Cinema

“C’è ancora domani”: il riscatto sociale di tutte le donne

La storia di Delia

La prima opera di Paola Cortellesi, “C’è ancora domani” è ambientata nella Roma del dopoguerra dove incontriamo Delia, moglie e madre prima ancora che donna, sottomessa alla violenza del marito, Ivano, e alla cattiveria del suocero. Delia svolge vari lavori, si occupa del suocero malato e dei figli, ma tutto quello che fa non è mai abbastanza per il marito che fa di ogni minima distrazione della donna un pretesto per alzarle le mani. La vita di Delia e della sua famiglia verrà però sconvolta dall’arrivo di una misteriosa lettera. 

Il loro passato è il nostro presente 

Paola Cortellesi ha debuttato quest’anno nelle sale italiane con “C’è ancora domani”, di cui non è stata solo regista ma anche co-sceneggiatrice e protagonista. Viene raccontata la storia di Delia per narrare la storia di tutte: dall’amica Marella (interpretata da Emanuela Fanelli), che ha sempre spronato Delia a lasciare il marito e a scappare; alla negoziante Franca (interpretata da Paola Tiziana Cruciani), non sposata e unica responsabile dei suoi affari; alla figlia Marcella (interpretata da Romana Maggiora Vergano), che, obbligata dal padre a non poter continuare i suoi studi, si accontenta del matrimonio, con la speranza di non dover andare incontro allo stesso destino della madre. La Cortellesi è stata brava a raccontare questo dramma, questa dura verità che ha a che fare con la prevaricazione maschile che le donne hanno dovuto combattere e che continuano a combattere. È attraverso la tecnica del bianco e nero che ci rendiamo conto che non viene raccontata  una storia che appartiene solo al passato, ma anche al presente. L’umorismo e il sarcasmo, il “marchio di fabbrica” della regista, rendono le scene di violenza, le conversazioni, quella prevaricazione, mai scontate, mai banali; lasciano anzi una profonda amarezza negli spettatori, che subito avvertono una profonda empatia nei confronti della protagonista. 

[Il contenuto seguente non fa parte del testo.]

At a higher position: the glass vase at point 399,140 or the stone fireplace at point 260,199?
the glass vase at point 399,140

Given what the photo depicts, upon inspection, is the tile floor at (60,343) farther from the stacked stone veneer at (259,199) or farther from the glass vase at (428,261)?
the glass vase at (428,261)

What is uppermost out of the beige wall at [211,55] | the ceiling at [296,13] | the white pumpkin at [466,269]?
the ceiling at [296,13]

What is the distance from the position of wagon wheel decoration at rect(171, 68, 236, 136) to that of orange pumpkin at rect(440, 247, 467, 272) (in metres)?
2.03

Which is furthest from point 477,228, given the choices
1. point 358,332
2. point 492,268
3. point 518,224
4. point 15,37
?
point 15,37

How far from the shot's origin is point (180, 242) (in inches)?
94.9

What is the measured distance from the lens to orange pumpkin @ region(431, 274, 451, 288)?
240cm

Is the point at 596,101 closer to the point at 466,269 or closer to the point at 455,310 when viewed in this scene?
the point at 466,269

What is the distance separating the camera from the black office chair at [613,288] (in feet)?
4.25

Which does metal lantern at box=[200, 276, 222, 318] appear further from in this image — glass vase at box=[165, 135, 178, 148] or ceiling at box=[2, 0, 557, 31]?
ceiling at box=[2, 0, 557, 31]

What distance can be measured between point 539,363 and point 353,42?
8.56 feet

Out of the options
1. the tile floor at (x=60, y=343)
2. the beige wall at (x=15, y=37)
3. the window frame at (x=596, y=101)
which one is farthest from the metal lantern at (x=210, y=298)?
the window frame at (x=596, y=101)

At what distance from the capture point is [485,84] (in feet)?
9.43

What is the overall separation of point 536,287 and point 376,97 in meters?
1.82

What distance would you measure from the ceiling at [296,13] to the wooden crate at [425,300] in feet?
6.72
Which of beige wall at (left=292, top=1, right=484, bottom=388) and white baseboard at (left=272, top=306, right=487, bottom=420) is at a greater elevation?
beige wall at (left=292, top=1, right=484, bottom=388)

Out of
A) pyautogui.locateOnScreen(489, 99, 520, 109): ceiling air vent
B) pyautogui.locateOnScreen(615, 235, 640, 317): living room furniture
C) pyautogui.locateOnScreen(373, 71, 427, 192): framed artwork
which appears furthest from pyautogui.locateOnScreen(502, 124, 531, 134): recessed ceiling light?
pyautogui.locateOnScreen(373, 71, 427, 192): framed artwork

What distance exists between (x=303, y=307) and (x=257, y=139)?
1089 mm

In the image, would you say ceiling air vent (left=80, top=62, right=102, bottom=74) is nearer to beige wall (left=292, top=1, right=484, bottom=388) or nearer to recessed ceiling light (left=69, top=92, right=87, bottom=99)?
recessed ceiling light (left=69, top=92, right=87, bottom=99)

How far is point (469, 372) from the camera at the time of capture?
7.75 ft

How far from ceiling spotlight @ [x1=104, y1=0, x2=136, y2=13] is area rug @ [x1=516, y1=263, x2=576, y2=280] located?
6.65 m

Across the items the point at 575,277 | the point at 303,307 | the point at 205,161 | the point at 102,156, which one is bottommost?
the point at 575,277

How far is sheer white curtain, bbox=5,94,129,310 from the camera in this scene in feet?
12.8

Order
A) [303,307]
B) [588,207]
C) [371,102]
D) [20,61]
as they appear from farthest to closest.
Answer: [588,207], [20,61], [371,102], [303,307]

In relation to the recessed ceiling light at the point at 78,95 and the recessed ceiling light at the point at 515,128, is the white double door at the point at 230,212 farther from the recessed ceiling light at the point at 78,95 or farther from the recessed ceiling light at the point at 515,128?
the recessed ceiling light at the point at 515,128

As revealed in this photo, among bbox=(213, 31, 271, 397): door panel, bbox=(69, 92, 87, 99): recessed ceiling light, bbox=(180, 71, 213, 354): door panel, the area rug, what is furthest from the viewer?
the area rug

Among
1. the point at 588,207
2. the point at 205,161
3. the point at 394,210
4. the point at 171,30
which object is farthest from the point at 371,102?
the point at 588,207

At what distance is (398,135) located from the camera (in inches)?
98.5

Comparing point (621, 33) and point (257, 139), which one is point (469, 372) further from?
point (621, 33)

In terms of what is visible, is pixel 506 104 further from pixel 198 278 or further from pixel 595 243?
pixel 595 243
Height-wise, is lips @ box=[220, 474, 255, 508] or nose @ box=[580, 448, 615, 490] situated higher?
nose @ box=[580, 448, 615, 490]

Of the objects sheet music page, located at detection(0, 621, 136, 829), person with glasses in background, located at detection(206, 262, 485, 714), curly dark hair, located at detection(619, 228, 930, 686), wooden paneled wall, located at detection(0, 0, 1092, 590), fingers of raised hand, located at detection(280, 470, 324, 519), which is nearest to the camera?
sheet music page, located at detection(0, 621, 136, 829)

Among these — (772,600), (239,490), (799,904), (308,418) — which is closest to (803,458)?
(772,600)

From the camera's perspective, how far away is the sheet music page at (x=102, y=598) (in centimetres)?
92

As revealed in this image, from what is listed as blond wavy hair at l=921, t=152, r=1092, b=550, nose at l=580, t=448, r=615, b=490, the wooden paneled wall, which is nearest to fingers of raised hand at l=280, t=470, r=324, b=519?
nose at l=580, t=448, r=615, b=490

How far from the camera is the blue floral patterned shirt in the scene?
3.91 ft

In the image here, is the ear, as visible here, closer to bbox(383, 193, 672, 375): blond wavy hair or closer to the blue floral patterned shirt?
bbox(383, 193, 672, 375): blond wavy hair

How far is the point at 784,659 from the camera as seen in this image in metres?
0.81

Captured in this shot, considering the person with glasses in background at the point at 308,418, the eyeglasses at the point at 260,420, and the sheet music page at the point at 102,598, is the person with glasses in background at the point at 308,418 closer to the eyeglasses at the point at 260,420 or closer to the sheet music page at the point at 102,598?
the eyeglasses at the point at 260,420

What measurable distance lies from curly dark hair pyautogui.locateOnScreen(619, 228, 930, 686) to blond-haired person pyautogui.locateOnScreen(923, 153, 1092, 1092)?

Un film fatto di scelte rischiose 

L’originalità di questo film sta proprio nelle scelte della protagonista: rubare una parte del suo ricavato (ovviamente inferiore a quello di un uomo) per i suoi figli; affidarsi al soldato americano per non dare sua figlia in pasto alla sua stessa sofferenza; non buttarsi nelle braccia del suo primo amore e con lui scappare lontano. Delia non sceglie le scorciatoie, sceglie la strada tortuosa, quella buia, quella che ti fa paura, ma anche quella che ti mette alla prova. Importante è la figura del sodato nero americano che in mezzo a tanti soldati bianchi rappresenta il diverso, l’eccezione, la speranza. 

La Cortellesi ci ha dato con il suo film un messaggio molto forte: il problema non è l’uomo, è la società patriarcale, è credere che l’uomo sia indistruttibile e imbattibile (convinzione di cui peraltro lo stesso uomo è vittima). 

1946: Il primo traguardo 

Non è un caso che la storia di Delia sia ambientata nel 1946, data in cui nel nostro paese le donne hanno ottenuto il diritto al voto. Le donne votarono infatti per la prima volta il 10 marzo di quell’anno (e non il 2 giugno, giorno della scelta tra Repubblica e Monarchia): quel giorno si presentò alle urne l’89% delle donne. La maggior parte di quella percentuale erano donne come Delia, che prima di votare si sono tolte il rossetto così da non rendere la scheda nulla. Questa è stata una delle prime tappe che le donne hanno conquistato per diventare persone giuridiche e avere diritti.

“C’è ancora domani” non ha un fine provocatorio, il suo intento non è quello di ridicolizzare il genere maschile: vuole semplicemente raccontare la storia di Delia e della sua rivendicazione.